Microsoft's Jeff Hollan, who leads the Agent Platform in Microsoft Foundry, is drawing sharp distinctions between actual AI agents and the chat interfaces everyone's calling agents these days. According to Hollan, Partner Director of Product at Microsoft, true agents have "reasoning capability and ability to work toward a concrete goal" — they break work into steps, track progress, and continue until they meet that goal or know to ask for help. Chat interfaces, by contrast, are simply reactive tools that respond to prompts and maybe call a function or two.

Hollan's perspective matters because his team builds the infrastructure that lets developers deploy enterprise AI agents at scale, and he's seen what actually works in production versus what dies in pilot purgatory. The successful enterprise agents he's tracking aren't replacing entire roles — they're automating "tasks requiring a lot of effort that are repeatable and well-bounded." Think support case triage, first-level analysis, research prep, and sales engagement preparation. The common thread: clear scope, trusted data sources, and designed handoff paths to humans.

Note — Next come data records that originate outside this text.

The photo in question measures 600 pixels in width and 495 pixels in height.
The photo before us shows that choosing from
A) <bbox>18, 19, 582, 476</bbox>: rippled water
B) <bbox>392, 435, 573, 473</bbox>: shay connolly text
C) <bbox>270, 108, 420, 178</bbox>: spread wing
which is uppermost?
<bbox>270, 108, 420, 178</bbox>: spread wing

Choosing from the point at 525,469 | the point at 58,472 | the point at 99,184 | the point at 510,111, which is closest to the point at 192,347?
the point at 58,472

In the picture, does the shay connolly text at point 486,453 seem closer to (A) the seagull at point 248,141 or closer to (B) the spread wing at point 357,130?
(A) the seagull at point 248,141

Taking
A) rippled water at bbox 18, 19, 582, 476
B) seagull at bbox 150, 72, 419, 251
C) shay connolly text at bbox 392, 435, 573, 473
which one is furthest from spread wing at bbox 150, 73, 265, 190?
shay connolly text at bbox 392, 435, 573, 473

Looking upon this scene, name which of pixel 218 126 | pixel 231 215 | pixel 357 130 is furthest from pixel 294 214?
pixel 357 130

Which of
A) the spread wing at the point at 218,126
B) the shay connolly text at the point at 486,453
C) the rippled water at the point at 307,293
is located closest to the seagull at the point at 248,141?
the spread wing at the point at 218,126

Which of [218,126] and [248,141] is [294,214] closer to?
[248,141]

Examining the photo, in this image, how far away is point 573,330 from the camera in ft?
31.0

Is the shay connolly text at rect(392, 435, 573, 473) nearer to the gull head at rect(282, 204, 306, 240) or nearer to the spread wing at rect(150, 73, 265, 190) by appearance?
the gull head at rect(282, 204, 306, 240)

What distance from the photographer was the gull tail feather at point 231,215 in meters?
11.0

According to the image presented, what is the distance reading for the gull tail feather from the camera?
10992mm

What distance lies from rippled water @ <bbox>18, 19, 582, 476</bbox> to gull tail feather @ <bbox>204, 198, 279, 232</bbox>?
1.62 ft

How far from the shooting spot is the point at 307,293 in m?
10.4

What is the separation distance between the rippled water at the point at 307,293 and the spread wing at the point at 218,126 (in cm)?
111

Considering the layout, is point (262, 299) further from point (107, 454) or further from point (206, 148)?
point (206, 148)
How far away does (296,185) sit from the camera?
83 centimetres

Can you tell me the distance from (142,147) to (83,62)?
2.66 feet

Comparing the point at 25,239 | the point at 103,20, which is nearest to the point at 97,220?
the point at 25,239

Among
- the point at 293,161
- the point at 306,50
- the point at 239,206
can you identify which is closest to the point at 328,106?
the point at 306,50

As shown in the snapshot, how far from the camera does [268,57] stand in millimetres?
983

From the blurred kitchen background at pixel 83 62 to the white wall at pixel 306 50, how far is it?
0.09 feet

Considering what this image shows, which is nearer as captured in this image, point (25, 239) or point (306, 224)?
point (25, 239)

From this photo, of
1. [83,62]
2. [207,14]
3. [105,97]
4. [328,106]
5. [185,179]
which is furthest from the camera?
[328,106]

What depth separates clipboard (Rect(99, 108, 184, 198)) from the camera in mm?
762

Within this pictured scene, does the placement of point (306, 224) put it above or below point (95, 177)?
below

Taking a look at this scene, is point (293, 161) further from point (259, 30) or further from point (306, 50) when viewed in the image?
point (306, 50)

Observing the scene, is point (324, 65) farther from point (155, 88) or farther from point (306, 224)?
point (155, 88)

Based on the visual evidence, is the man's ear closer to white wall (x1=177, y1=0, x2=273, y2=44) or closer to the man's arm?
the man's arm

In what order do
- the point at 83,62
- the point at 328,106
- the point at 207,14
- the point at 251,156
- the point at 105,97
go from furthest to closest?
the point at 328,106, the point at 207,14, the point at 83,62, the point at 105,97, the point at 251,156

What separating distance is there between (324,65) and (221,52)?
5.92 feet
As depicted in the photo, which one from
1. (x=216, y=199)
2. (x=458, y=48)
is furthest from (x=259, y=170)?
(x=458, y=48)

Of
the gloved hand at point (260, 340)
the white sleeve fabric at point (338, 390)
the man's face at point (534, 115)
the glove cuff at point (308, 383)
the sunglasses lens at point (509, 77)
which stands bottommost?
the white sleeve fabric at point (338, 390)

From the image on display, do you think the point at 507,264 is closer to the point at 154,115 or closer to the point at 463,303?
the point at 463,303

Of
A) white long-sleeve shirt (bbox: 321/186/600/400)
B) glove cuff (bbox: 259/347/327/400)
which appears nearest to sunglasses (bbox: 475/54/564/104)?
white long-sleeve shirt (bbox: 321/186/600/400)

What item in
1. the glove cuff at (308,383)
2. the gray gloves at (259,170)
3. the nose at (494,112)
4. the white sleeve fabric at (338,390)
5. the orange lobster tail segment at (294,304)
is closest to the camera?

The biggest production blocker isn't the AI itself — it's data access. Enterprise context lives scattered across office docs, knowledge bases, and data lakes, and pulling that together while meeting security and compliance requirements is where most agent projects stall. Hollan's team is betting that the agents that succeed will be the ones that solve this integration problem first, not the ones with the fanciest reasoning capabilities.

For developers building agents, this suggests focusing less on making your agent "smarter" and more on making it reliably connected to the right enterprise data sources. The winners won't be the most impressive demos — they'll be the ones that can actually plug into existing business workflows without breaking compliance or requiring massive infrastructure overhauls.